İşte tam bu noktada aklıma düşen bir soru beni dehşete düşürüyor;

“Uluslararası camia tarafından suç işlediği sabit olunan Fenerbahçe’nin suç işlediği sene aldığı kupanın, sezonu ikinci bitirdiği için kendisine iade edilmesini isteyen Trabzonspor, TFF’ye ‘sosyal’ baskı yapar da TFF kupayı Trabzonspor’a vermeye kalkarsa ne olur?”

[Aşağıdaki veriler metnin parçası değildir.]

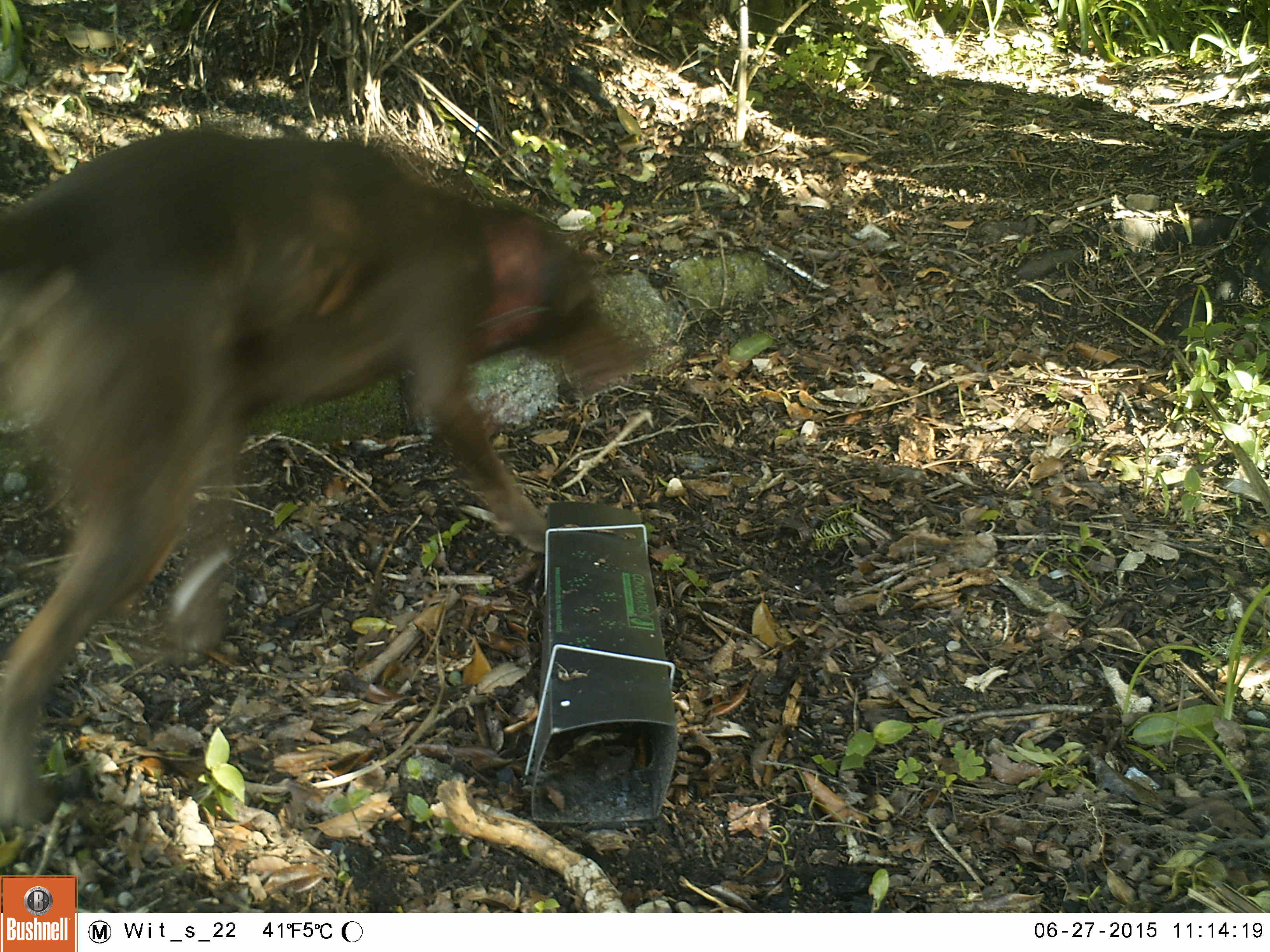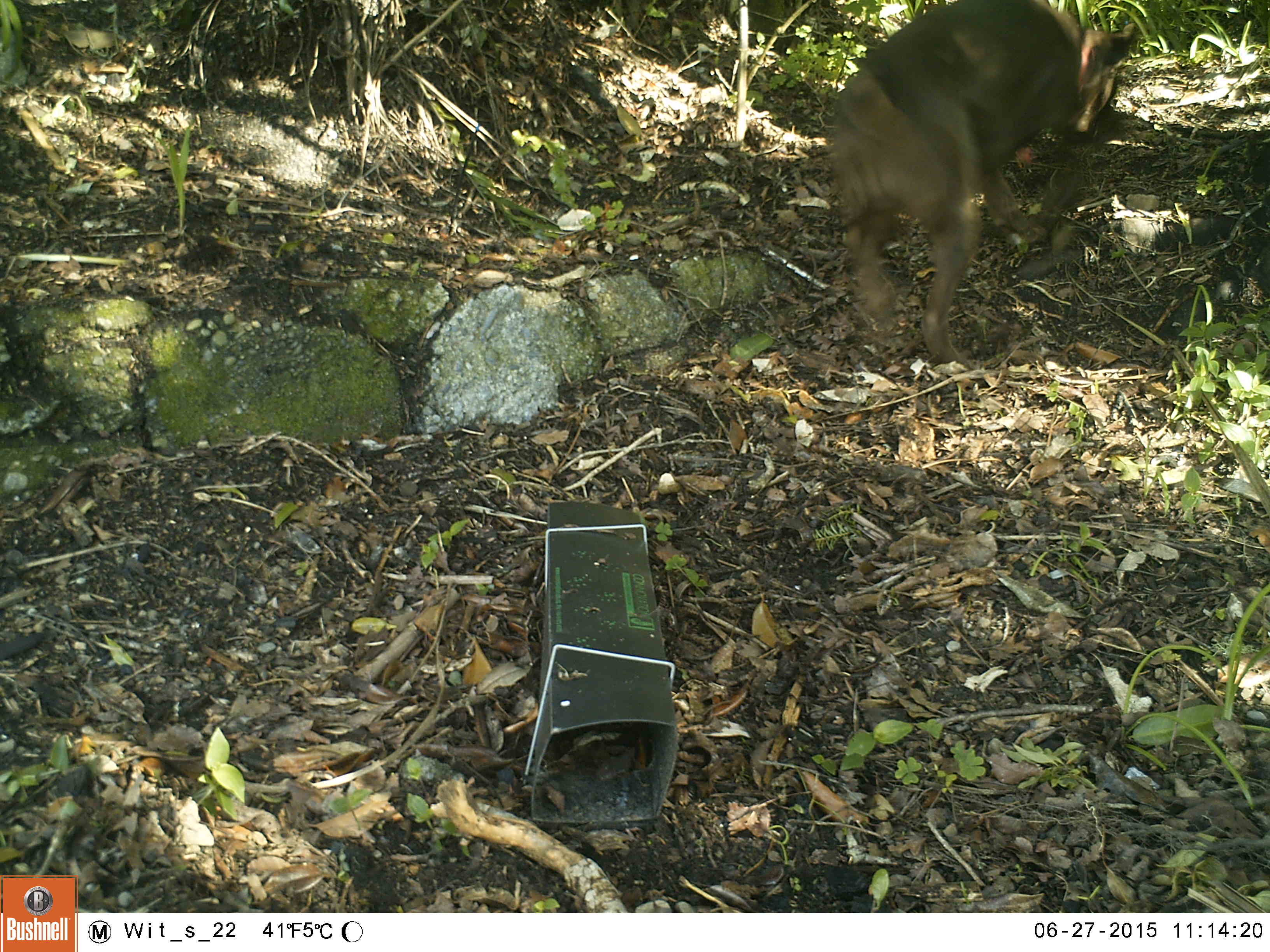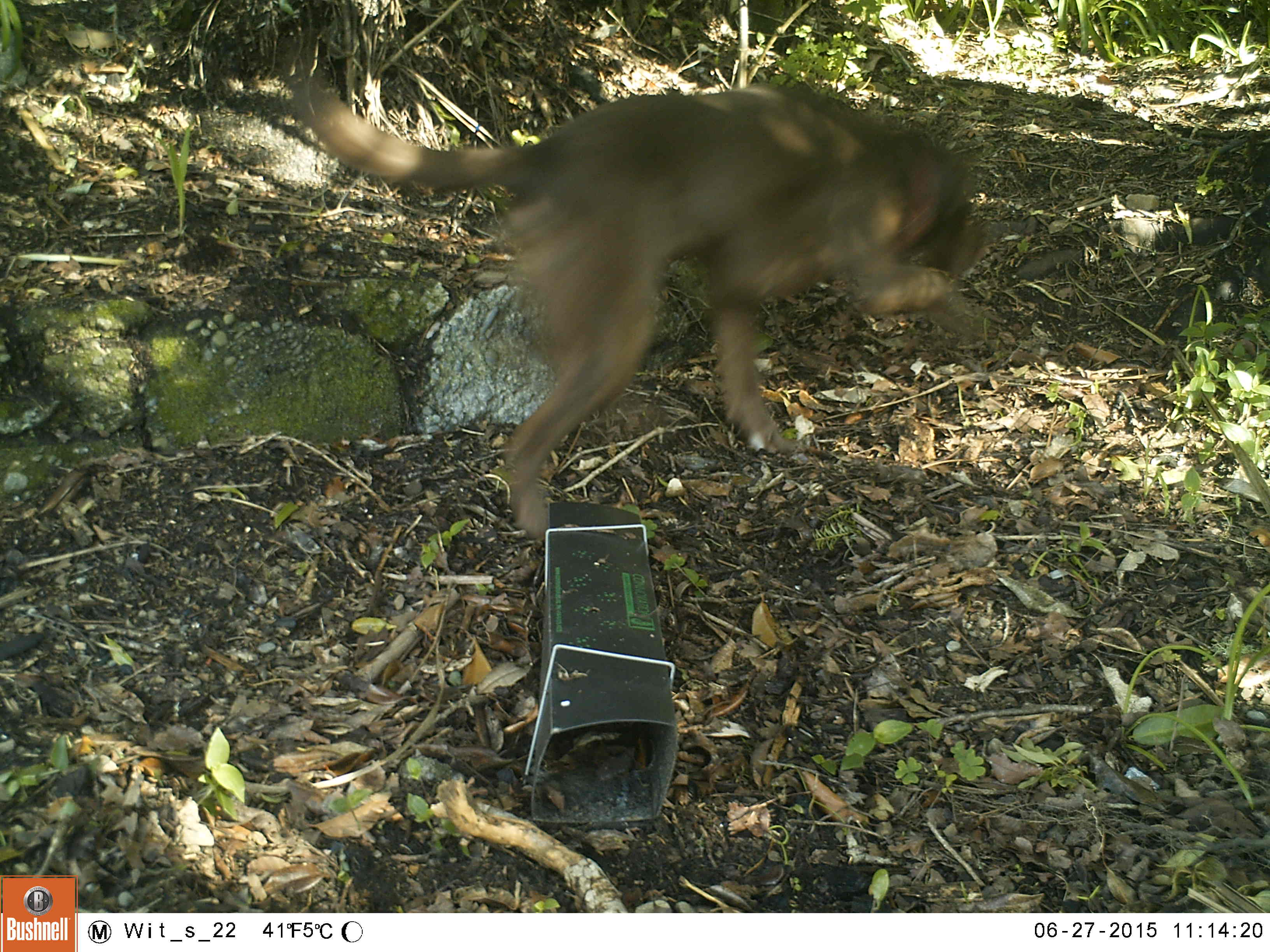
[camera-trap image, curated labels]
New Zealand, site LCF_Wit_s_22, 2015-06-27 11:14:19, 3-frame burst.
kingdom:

Cevabını bulamayacağımı düşünürken yardımıma ‘Un Cavritico’ çözümlemesi yetişiyor;

- Trabzonspor’a kupa verilir, 20 milyon Fenerbahçe taraftarı ayağa kalkar;

- 20 milyon Fenerbahçe taraftarı ayağa kalkar, tribünlerde sosyal mesaj patlaması yaşanır;

- Tribünlerde sosyal mesaj patlaması yaşanır, kanal üyelikleri iptal edilir;

- Kanal üyelikleri iptal edilir, Anadolu kulüpleri kaynaksız kalır;

- Anadolu kulüpleri kaynaksız kalır, futbolun kalitesi düşer;

- Futbolun kalitesi düşer, Türk Milli Futbol Takımı, Avrupa kupaları elemelerinde şerefli yenilgilere sevinir olur;

- Türk Milli Futbol Takımı, Avrupa kupaları elemelerinde şerefli yenilgilere sevinir olur, TFF yönetimi istifa eder;

- TFF yönetimi istifa eder,…

… Bütün bunlara sebep olan TFF yöneticileri, emekliliklerini golf oynayarak geçirirken, ülkelerini performanslarıyla dünyanın zirvesine taşıyacak olan ‘pırlanta’ gençlerimiz keşfedilemezler…  Zarar görürler…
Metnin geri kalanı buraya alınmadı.